EXERCISE DETAILS — Continue the news passage about Frank and his former Brentford players from where it stops.

GIVEN PASSAGE —
-*-*-

Ahead of Sunday’s game, Frank joked that Arsenal stars David Raya and Christian Norgaard are now “traitors”. The game will bring a reunion with two of his long-serving ex-Brentford stars. Raya was the Dane’s goalkeeper for five years and Norgaard worked with Frank from his early years in the Danish international youth set-up and would go on to become his trusted captain at the Bees.
Frank’s first Premier League game as a manager came with a 2-0 home win against Arsenal in 2021 with Raya and Norgaard both involved, but the duo will now line up against him on Sunday.
“Two of them are now traitors and moved to the wrong club!” said the Dane with a grin.
Although Arteta remains in charge at Arsenal, plenty has changed in the intervening years on both sides of the north London divide and Frank believes the same can be said about both managers coming into the game.

-*-*-

Items stored in a collection
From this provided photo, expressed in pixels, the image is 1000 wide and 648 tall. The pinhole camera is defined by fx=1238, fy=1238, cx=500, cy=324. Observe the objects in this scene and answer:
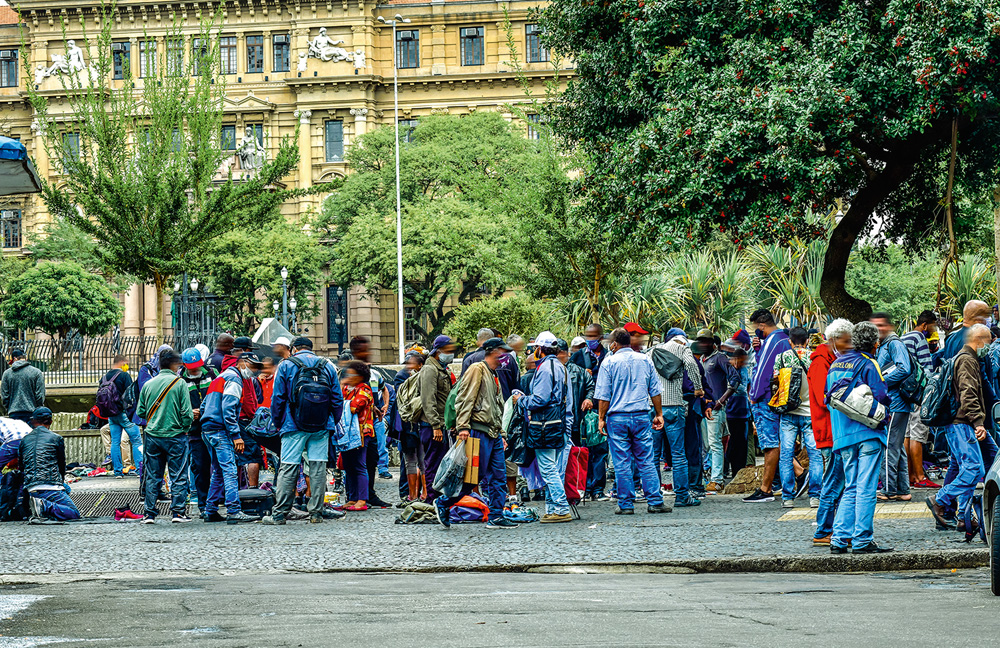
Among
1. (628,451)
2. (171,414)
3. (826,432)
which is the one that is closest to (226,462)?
(171,414)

-*-*-

ANSWER TO THE PROBLEM —
“Arteta is a good manager. He’s one of the managers who respect all the phases of the game,” said the Tottenham head coach. “That was a special game [in 2021]. It was our first game in the Premier League. It was a day I’ll never forget.
“I definitely learned a lot in the last four years about the different teams, about myself. [It’s about] adding layers with the team, with myself, to communication, leadership, small tactical tweaks. I have clear principles but am constantly developing and tweaking them.”
Frank will go into Sunday’s match with the huge boost of having eight of Spurs’ 12 unavailable players back in contention, including Mohammed Kudus, Lucas Bergvall and Randal Kolo Muani, who will play in a face mask after suffering a fractured jaw in the draw against Manchester United before the international break.
The Lilywhites boss also said that he is “pretty sure” Dominic Solanke will not require further surgery on his ankle and is comfortable that the striker will be back soon after four months out with a problem that has dogged him since the summer.
“We are very aware of how we do things, when do we really push and when do we not push. Now we are in a place where we think he will go forward and we’ll take it from there,” said the Spurs boss.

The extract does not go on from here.